◆ Data provided ◆
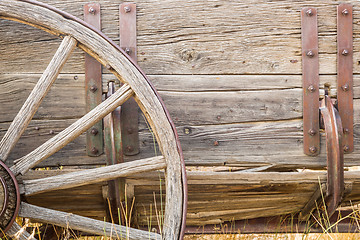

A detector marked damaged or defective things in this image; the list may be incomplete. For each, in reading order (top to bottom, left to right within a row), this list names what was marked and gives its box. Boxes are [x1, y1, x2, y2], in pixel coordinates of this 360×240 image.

rusted hinge [83, 3, 102, 158]
rusty metal bracket [85, 3, 104, 158]
rusty metal bracket [119, 2, 139, 156]
rusty metal bracket [300, 7, 320, 156]
rusty metal bracket [322, 93, 344, 216]
rusty metal bracket [336, 3, 352, 152]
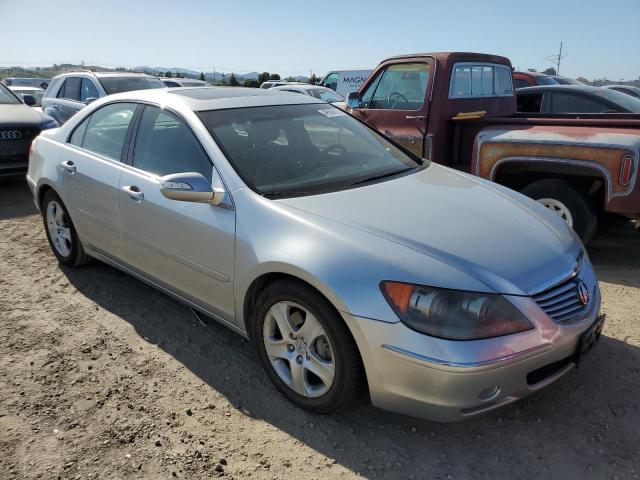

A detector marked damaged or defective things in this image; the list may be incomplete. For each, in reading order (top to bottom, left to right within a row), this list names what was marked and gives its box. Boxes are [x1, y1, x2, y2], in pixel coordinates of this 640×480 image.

rusty pickup truck [344, 52, 640, 242]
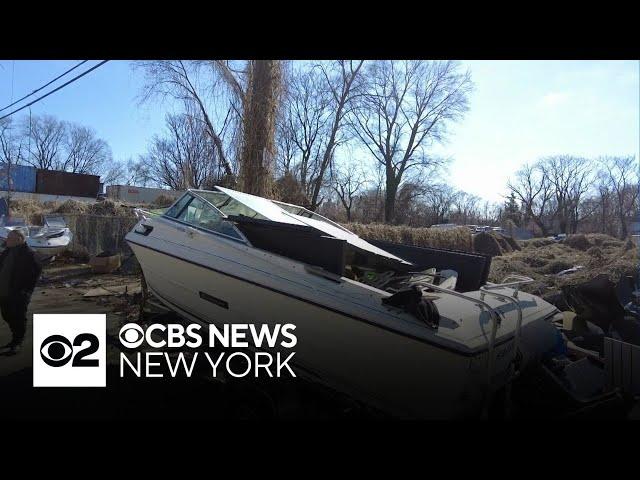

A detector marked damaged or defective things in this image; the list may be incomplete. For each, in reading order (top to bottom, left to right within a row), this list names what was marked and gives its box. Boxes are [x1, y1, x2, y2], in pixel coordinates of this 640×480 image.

damaged boat [0, 214, 73, 258]
torn boat cover [215, 186, 410, 264]
damaged boat [124, 186, 616, 418]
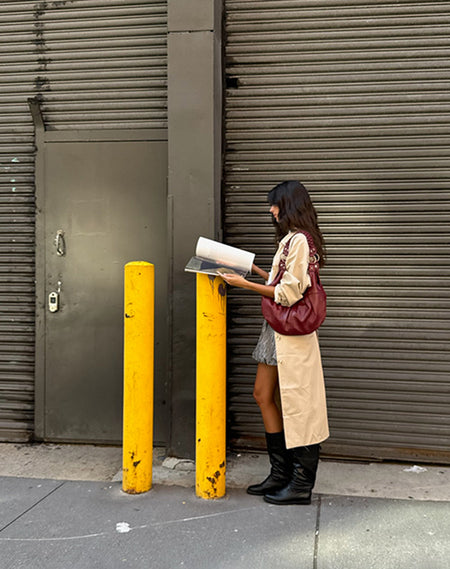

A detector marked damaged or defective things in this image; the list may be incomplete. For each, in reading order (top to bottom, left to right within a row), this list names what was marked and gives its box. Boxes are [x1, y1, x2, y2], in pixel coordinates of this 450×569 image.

chipped paint on bollard [122, 262, 154, 492]
chipped paint on bollard [196, 272, 225, 496]
sidewalk crack [0, 480, 66, 532]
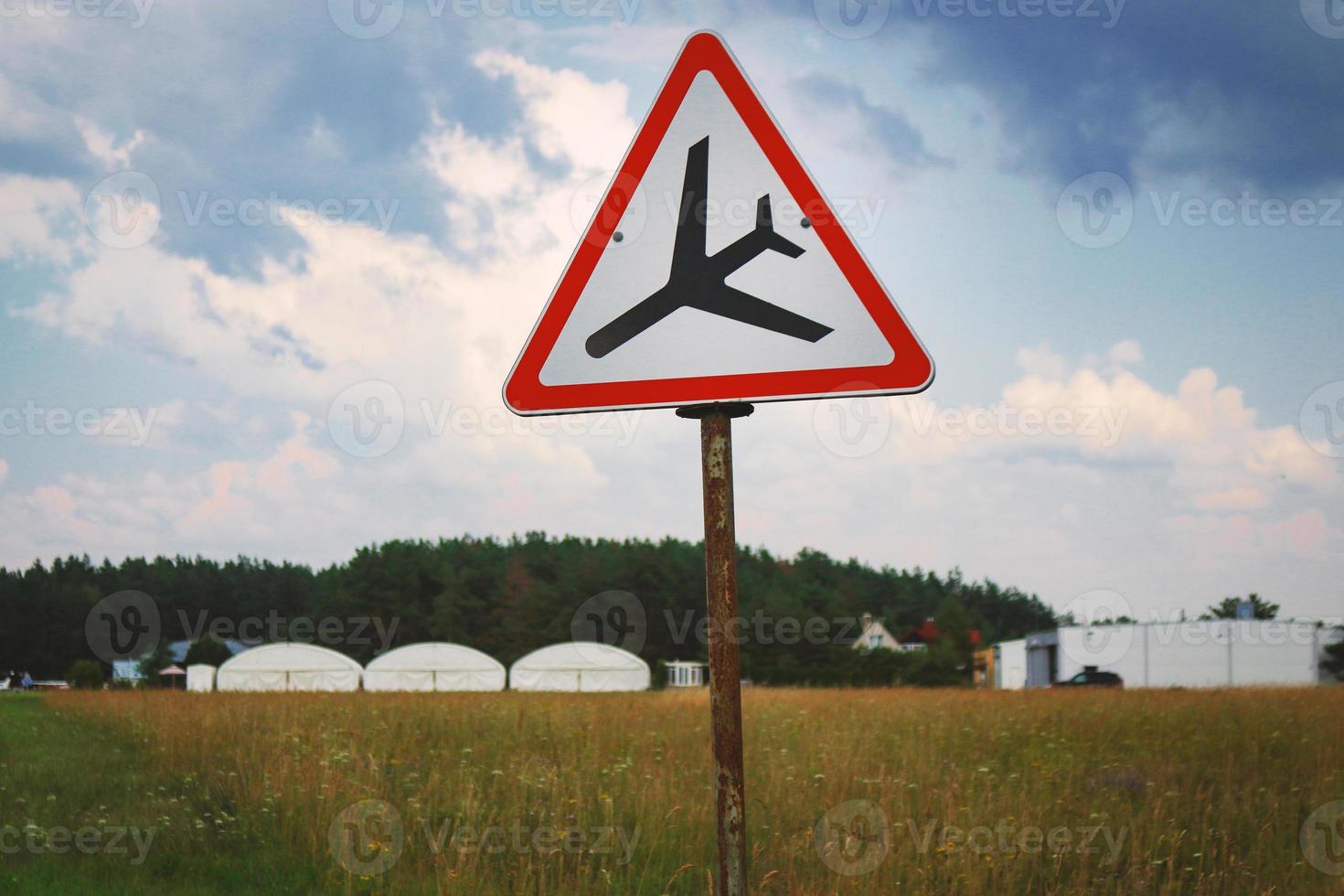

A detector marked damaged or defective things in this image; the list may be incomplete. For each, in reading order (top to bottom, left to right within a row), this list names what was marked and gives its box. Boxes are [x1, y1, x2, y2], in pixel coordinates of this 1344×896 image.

◆ Assignment ◆
The records above should be duplicated exactly, with none of their pictures kept.

◆ Expected answer ◆
A detector marked damaged or defective things in this image; the list may be incomplete. For each, in reading order (top to bottom, left to right within a row), this list names what was marked and gives its box. Boxes are [x1, y1, x2, y2], in pixel coordinates of this 360×240 image.

rusted hinge [83, 3, 102, 158]
rusty metal bracket [85, 3, 104, 158]
rusty metal bracket [119, 2, 139, 156]
rusty metal bracket [300, 7, 320, 156]
rusty metal bracket [322, 93, 344, 216]
rusty metal bracket [336, 3, 352, 152]

A detector marked damaged or defective things in this image; the list may be incomplete. For each, in reading order (top to bottom, left to right within a row), this list names what was marked and gives its box. Boxes are [x1, y1, x2, y2], in pixel coordinates of this 640×480 image.

rusty pickup truck [344, 52, 640, 242]

A detector marked damaged or defective things in this image; the list may be incomplete. For each, in reading order (top to bottom, left to right within a row), this list names what was marked and gives its box. Boxes are [x1, y1, x2, y2], in pixel coordinates of this 640×480 image.

damaged boat [0, 214, 73, 258]
torn boat cover [215, 186, 410, 264]
damaged boat [124, 186, 616, 418]

A detector marked damaged or defective things in this image; the list may be incomplete. For each, in reading order (top to bottom, left to right within a row), this list names what was marked and gives its box. Boxes are [x1, y1, x2, y2], in pixel coordinates of this 450×569 image.

chipped paint on bollard [122, 262, 154, 492]
chipped paint on bollard [196, 272, 225, 496]
sidewalk crack [0, 480, 66, 532]

A detector marked damaged or defective things in this image; the list may be incomplete. For each, in reading order (top to bottom, left to right within a row), this list names what was marked and gives its box. Boxes are [x1, y1, x2, y2], in pixel coordinates of this 1344×896 image.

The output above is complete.